The Gujarat government has also established several science and technology parks in the state, including the Gujarat Science City in Ahmedabad and the Gujarat Biotech Park in Vadodara. These parks provide infrastructure and support services to companies engaged in R&D activities in various sectors, including pharmaceuticals.

Many of the leading pharmaceutical companies in Gujarat have their own R&D facilities and are actively engaged in the development of new products and technologies. For example, Zydus Lifesciences and Intas Pharmaceuticals one of the largest pharmaceutical companies in Gujarat, has a state-of-the-art R&D facility in Ahmedabad. Similarly, Torrent Pharmaceuticals has a dedicated R&D centre in Gandhinagar.

-- Aim of the task --
According to the text on pharmaceutical research in Gujarat, in which city does Torrent Pharmaceuticals have a dedicated R&D centre?

[Spatial grounding records]

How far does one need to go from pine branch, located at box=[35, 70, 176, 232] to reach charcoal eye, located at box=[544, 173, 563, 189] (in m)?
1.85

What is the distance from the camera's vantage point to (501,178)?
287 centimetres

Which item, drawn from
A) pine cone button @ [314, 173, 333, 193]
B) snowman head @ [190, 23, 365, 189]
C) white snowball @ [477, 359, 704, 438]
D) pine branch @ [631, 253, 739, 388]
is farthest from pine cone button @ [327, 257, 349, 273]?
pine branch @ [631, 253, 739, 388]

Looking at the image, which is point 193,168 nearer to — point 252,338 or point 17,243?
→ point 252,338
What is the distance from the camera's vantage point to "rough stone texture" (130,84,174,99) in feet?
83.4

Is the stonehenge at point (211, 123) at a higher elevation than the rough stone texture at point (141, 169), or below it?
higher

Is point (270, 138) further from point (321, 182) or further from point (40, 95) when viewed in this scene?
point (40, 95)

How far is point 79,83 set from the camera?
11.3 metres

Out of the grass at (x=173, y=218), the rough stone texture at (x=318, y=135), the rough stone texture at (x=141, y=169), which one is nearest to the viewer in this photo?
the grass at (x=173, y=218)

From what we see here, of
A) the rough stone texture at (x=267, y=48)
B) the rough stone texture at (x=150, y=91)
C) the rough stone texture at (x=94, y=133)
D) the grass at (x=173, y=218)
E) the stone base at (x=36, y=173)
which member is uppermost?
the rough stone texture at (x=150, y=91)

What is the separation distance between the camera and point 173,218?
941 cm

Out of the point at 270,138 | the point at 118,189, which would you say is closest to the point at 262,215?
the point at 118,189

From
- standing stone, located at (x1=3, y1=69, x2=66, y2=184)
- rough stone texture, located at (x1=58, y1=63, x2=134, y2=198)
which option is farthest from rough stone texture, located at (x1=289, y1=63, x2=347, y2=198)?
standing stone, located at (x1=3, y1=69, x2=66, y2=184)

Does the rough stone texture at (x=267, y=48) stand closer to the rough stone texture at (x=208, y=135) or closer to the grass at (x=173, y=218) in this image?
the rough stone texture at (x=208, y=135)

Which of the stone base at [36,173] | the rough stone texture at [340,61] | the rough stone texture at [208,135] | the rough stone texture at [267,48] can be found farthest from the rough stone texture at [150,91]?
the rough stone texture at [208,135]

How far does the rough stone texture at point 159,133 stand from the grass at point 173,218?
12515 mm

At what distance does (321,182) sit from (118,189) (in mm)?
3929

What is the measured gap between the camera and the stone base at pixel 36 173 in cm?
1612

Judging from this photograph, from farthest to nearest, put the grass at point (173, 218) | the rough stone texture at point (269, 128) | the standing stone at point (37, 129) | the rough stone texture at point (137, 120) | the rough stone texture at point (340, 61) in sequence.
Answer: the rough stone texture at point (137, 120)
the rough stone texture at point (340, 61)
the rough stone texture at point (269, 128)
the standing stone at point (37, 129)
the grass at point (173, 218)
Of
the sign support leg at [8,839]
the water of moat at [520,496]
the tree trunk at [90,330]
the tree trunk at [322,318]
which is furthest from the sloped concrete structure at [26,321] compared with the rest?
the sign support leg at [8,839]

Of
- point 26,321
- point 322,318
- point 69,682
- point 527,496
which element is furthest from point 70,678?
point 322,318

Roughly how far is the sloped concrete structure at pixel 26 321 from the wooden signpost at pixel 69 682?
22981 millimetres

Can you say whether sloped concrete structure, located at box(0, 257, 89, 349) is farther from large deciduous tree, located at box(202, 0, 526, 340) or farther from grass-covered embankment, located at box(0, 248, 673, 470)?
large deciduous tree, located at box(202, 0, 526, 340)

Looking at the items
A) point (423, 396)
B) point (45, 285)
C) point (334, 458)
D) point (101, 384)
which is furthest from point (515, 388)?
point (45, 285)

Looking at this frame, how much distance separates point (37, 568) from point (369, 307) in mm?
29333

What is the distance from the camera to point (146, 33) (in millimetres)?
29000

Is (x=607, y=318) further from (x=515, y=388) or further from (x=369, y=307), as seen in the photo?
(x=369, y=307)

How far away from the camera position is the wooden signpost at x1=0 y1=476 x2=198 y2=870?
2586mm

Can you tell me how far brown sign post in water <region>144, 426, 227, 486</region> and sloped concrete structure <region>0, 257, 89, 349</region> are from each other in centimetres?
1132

-- Solution to this task --
Gandhinagar